● **ASSIGNMENT**:
None of the images should appear in your copy. Transcribe the data in full.

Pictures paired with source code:
###

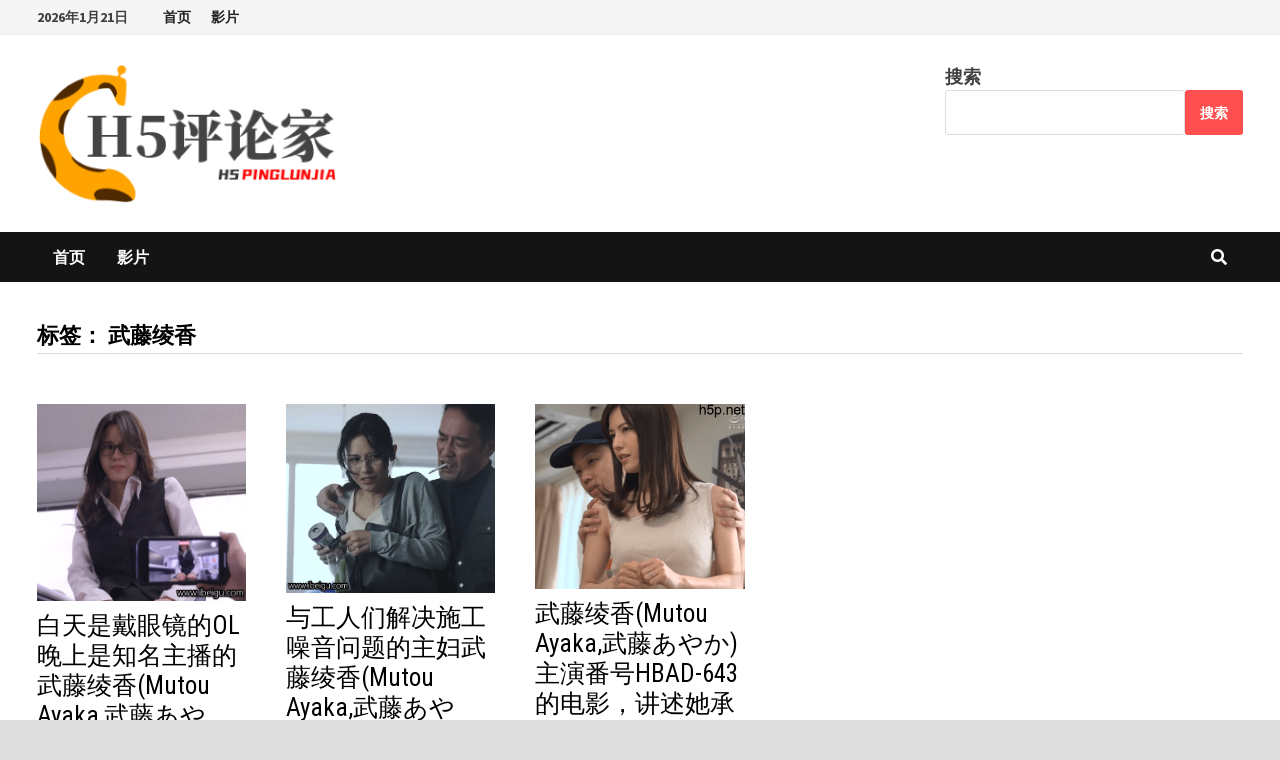

--- FILE ---
content_type: text/html; charset=utf-8
request_url: https://www.google.com/recaptcha/api2/aframe
body_size: 266
content:
<!DOCTYPE HTML><html><head><meta http-equiv="content-type" content="text/html; charset=UTF-8"></head><body><script nonce="-1bLMuDhD8u3wcEZ2XusSg">/** Anti-fraud and anti-abuse applications only. See google.com/recaptcha */ try{var clients={'sodar':'https://pagead2.googlesyndication.com/pagead/sodar?'};window.addEventListener("message",function(a){try{if(a.source===window.parent){var b=JSON.parse(a.data);var c=clients[b['id']];if(c){var d=document.createElement('img');d.src=c+b['params']+'&rc='+(localStorage.getItem("rc::a")?sessionStorage.getItem("rc::b"):"");window.document.body.appendChild(d);sessionStorage.setItem("rc::e",parseInt(sessionStorage.getItem("rc::e")||0)+1);localStorage.setItem("rc::h",'1768976373371');}}}catch(b){}});window.parent.postMessage("_grecaptcha_ready", "*");}catch(b){}</script></body></html>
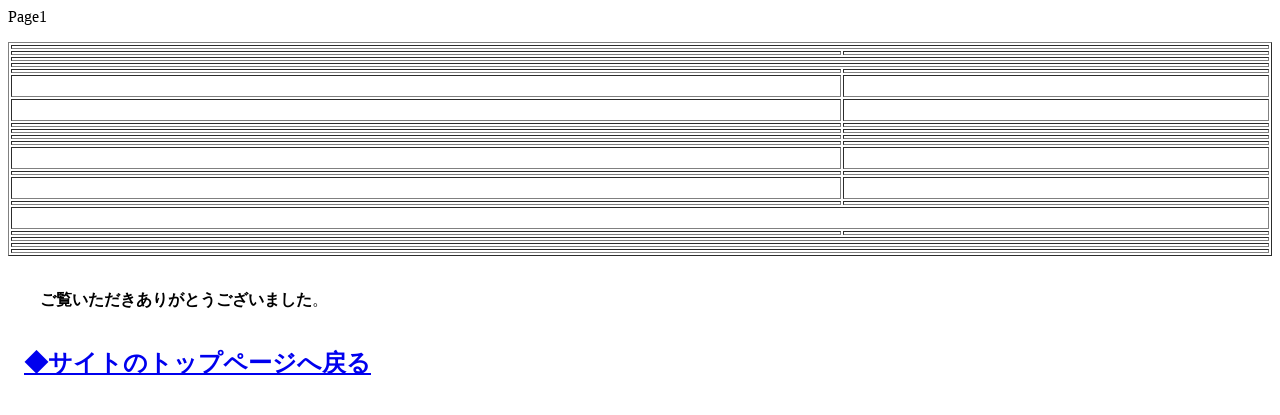

--- FILE ---
content_type: text/html
request_url: http://web1.kcn.jp/tube/GAZOUpage1.html
body_size: 1850
content:
<!DOCTYPE HTML PUBLIC "-//W3C//DTD HTML 4.01 Transitional//EN">
<HTML>
<HEAD>
<META name="GENERATOR" content="IBM WebSphere Studio Homepage Builder Version 10.0.1.0 for Windows">
<META http-equiv="Content-Type" content="text/html; charset=Shift_JIS">
<META http-equiv="Content-Style-Type" content="text/css">
<TITLE></TITLE>
</HEAD>
<BODY>
<P>Page1</P>
<TABLE border="1" width="100%">
  <TBODY>
    <TR>
      <TD colspan="3"></TD>
    </TR>
    <TR>
      <TD colspan="2"></TD>
      <TD></TD>
    </TR>
    <TR>
      <TD colspan="3"></TD>
    </TR>
    <TR>
      <TD colspan="3"></TD>
    </TR>
    <TR>
      <TD colspan="2" width="473"></TD>
      <TD width="422"></TD>
    </TR>
    <TR>
      <TD colspan="2">　　　</TD>
      <TD width="422">　　　　　　</TD>
    </TR>
    <TR>
      <TD colspan="2">　</TD>
      <TD>　</TD>
    </TR>
    <TR>
      <TD colspan="2"></TD>
      <TD></TD>
    </TR>
    <TR>
      <TD colspan="2"></TD>
      <TD></TD>
    </TR>
    <TR>
      <TD colspan="2"></TD>
      <TD></TD>
    </TR>
    <TR>
      <TD colspan="2"></TD>
      <TD></TD>
    </TR>
    <TR>
      <TD colspan="2"></TD>
      <TD>　　　　　　　　</TD>
    </TR>
    <TR>
      <TD colspan="2"></TD>
      <TD></TD>
    </TR>
    <TR>
      <TD colspan="2">　　　　　　</TD>
      <TD>　　　　　　　　</TD>
    </TR>
    <TR>
      <TD colspan="2"></TD>
      <TD></TD>
    </TR>
    <TR>
      <TD colspan="3">　　　　</TD>
    </TR>
    <TR>
      <TD colspan="2"></TD>
      <TD></TD>
    </TR>
    <TR>
      <TD colspan="3"></TD>
    </TR>
    <TR>
      <TD colspan="3"></TD>
    </TR>
    <TR>
      <TD colspan="3"></TD>
    </TR>
  </TBODY>
</TABLE>
<P>　<BR>
　　<B>ご覧いただきありがとうございました</B>。<BR>
<BR>
<BR>
　<B><A href="index.html"><FONT size="+2">◆サイトのトップページへ戻る</FONT></A></B></P>
</BODY>
</HTML>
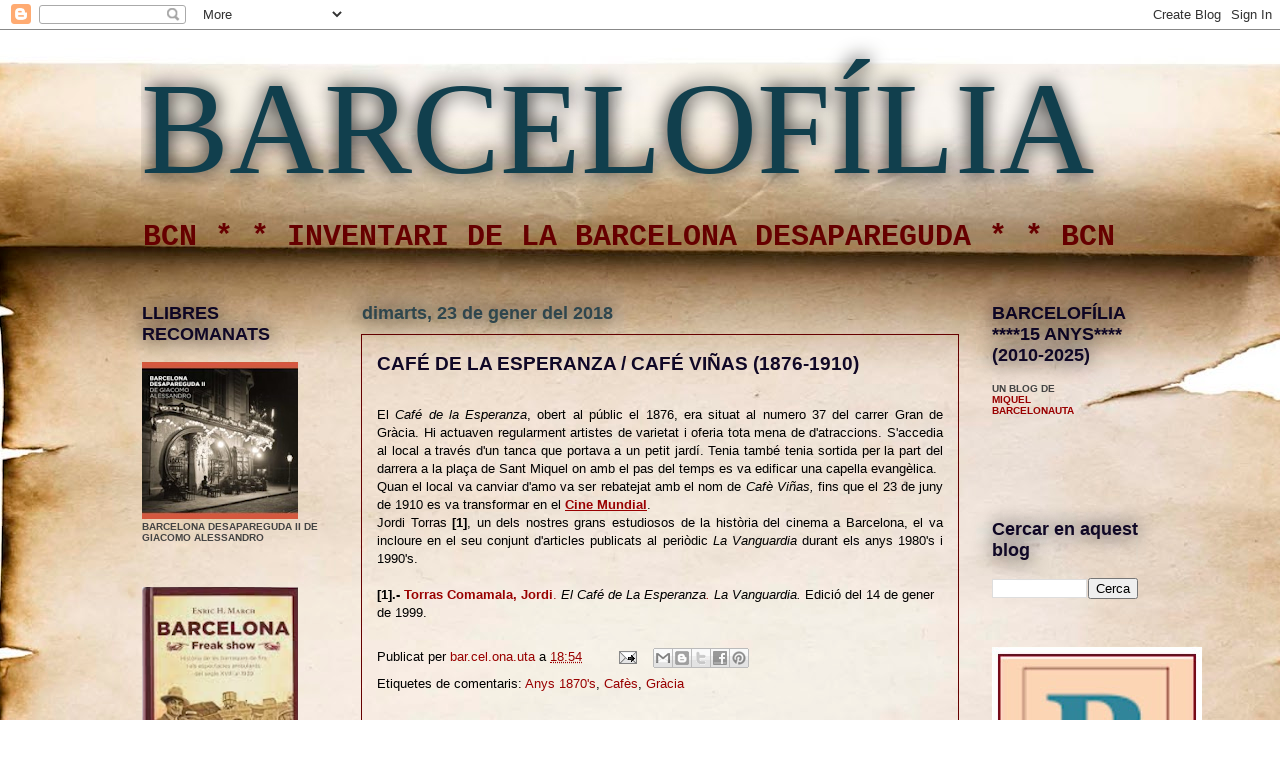

--- FILE ---
content_type: text/html; charset=UTF-8
request_url: https://barcelofilia.blogspot.com/b/stats?style=BLACK_TRANSPARENT&timeRange=ALL_TIME&token=APq4FmAIuU8cOHu5j_UhzB3xxQGfKDXl55Nie5YrskR0nYQ-gXZcQF7NqLyloCxZamPJdqtVrUrmyth_I6TYHaFOoxbk310bbQ
body_size: -19
content:
{"total":7952382,"sparklineOptions":{"backgroundColor":{"fillOpacity":0.1,"fill":"#000000"},"series":[{"areaOpacity":0.3,"color":"#202020"}]},"sparklineData":[[0,12],[1,12],[2,38],[3,13],[4,20],[5,16],[6,17],[7,19],[8,11],[9,17],[10,26],[11,15],[12,15],[13,15],[14,15],[15,16],[16,12],[17,16],[18,13],[19,16],[20,18],[21,10],[22,61],[23,100],[24,12],[25,15],[26,14],[27,18],[28,17],[29,7]],"nextTickMs":27480}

###

● **TASK RESULT**:
--- FILE ---
content_type: text/html; charset=utf-8
request_url: https://www.google.com/recaptcha/api2/aframe
body_size: 266
content:
<!DOCTYPE HTML><html><head><meta http-equiv="content-type" content="text/html; charset=UTF-8"></head><body><script nonce="-1bLMuDhD8u3wcEZ2XusSg">/** Anti-fraud and anti-abuse applications only. See google.com/recaptcha */ try{var clients={'sodar':'https://pagead2.googlesyndication.com/pagead/sodar?'};window.addEventListener("message",function(a){try{if(a.source===window.parent){var b=JSON.parse(a.data);var c=clients[b['id']];if(c){var d=document.createElement('img');d.src=c+b['params']+'&rc='+(localStorage.getItem("rc::a")?sessionStorage.getItem("rc::b"):"");window.document.body.appendChild(d);sessionStorage.setItem("rc::e",parseInt(sessionStorage.getItem("rc::e")||0)+1);localStorage.setItem("rc::h",'1768976373371');}}}catch(b){}});window.parent.postMessage("_grecaptcha_ready", "*");}catch(b){}</script></body></html>

--- FILE ---
content_type: text/html
request_url: http://web1.kcn.jp/tube/GAZOUpage1.html
body_size: 1850
content:
<!DOCTYPE HTML PUBLIC "-//W3C//DTD HTML 4.01 Transitional//EN">
<HTML>
<HEAD>
<META name="GENERATOR" content="IBM WebSphere Studio Homepage Builder Version 10.0.1.0 for Windows">
<META http-equiv="Content-Type" content="text/html; charset=Shift_JIS">
<META http-equiv="Content-Style-Type" content="text/css">
<TITLE></TITLE>
</HEAD>
<BODY>
<P>Page1</P>
<TABLE border="1" width="100%">
  <TBODY>
    <TR>
      <TD colspan="3"></TD>
    </TR>
    <TR>
      <TD colspan="2"></TD>
      <TD></TD>
    </TR>
    <TR>
      <TD colspan="3"></TD>
    </TR>
    <TR>
      <TD colspan="3"></TD>
    </TR>
    <TR>
      <TD colspan="2" width="473"></TD>
      <TD width="422"></TD>
    </TR>
    <TR>
      <TD colspan="2">　　　</TD>
      <TD width="422">　　　　　　</TD>
    </TR>
    <TR>
      <TD colspan="2">　</TD>
      <TD>　</TD>
    </TR>
    <TR>
      <TD colspan="2"></TD>
      <TD></TD>
    </TR>
    <TR>
      <TD colspan="2"></TD>
      <TD></TD>
    </TR>
    <TR>
      <TD colspan="2"></TD>
      <TD></TD>
    </TR>
    <TR>
      <TD colspan="2"></TD>
      <TD></TD>
    </TR>
    <TR>
      <TD colspan="2"></TD>
      <TD>　　　　　　　　</TD>
    </TR>
    <TR>
      <TD colspan="2"></TD>
      <TD></TD>
    </TR>
    <TR>
      <TD colspan="2">　　　　　　</TD>
      <TD>　　　　　　　　</TD>
    </TR>
    <TR>
      <TD colspan="2"></TD>
      <TD></TD>
    </TR>
    <TR>
      <TD colspan="3">　　　　</TD>
    </TR>
    <TR>
      <TD colspan="2"></TD>
      <TD></TD>
    </TR>
    <TR>
      <TD colspan="3"></TD>
    </TR>
    <TR>
      <TD colspan="3"></TD>
    </TR>
    <TR>
      <TD colspan="3"></TD>
    </TR>
  </TBODY>
</TABLE>
<P>　<BR>
　　<B>ご覧いただきありがとうございました</B>。<BR>
<BR>
<BR>
　<B><A href="index.html"><FONT size="+2">◆サイトのトップページへ戻る</FONT></A></B></P>
</BODY>
</HTML>

--- FILE ---
content_type: text/html; charset=UTF-8
request_url: https://barcelofilia.blogspot.com/b/stats?style=BLACK_TRANSPARENT&timeRange=ALL_TIME&token=APq4FmAIuU8cOHu5j_UhzB3xxQGfKDXl55Nie5YrskR0nYQ-gXZcQF7NqLyloCxZamPJdqtVrUrmyth_I6TYHaFOoxbk310bbQ
body_size: -19
content:
{"total":7952382,"sparklineOptions":{"backgroundColor":{"fillOpacity":0.1,"fill":"#000000"},"series":[{"areaOpacity":0.3,"color":"#202020"}]},"sparklineData":[[0,12],[1,12],[2,38],[3,13],[4,20],[5,16],[6,17],[7,19],[8,11],[9,17],[10,26],[11,15],[12,15],[13,15],[14,15],[15,16],[16,12],[17,16],[18,13],[19,16],[20,18],[21,10],[22,61],[23,100],[24,12],[25,15],[26,14],[27,18],[28,17],[29,7]],"nextTickMs":27480}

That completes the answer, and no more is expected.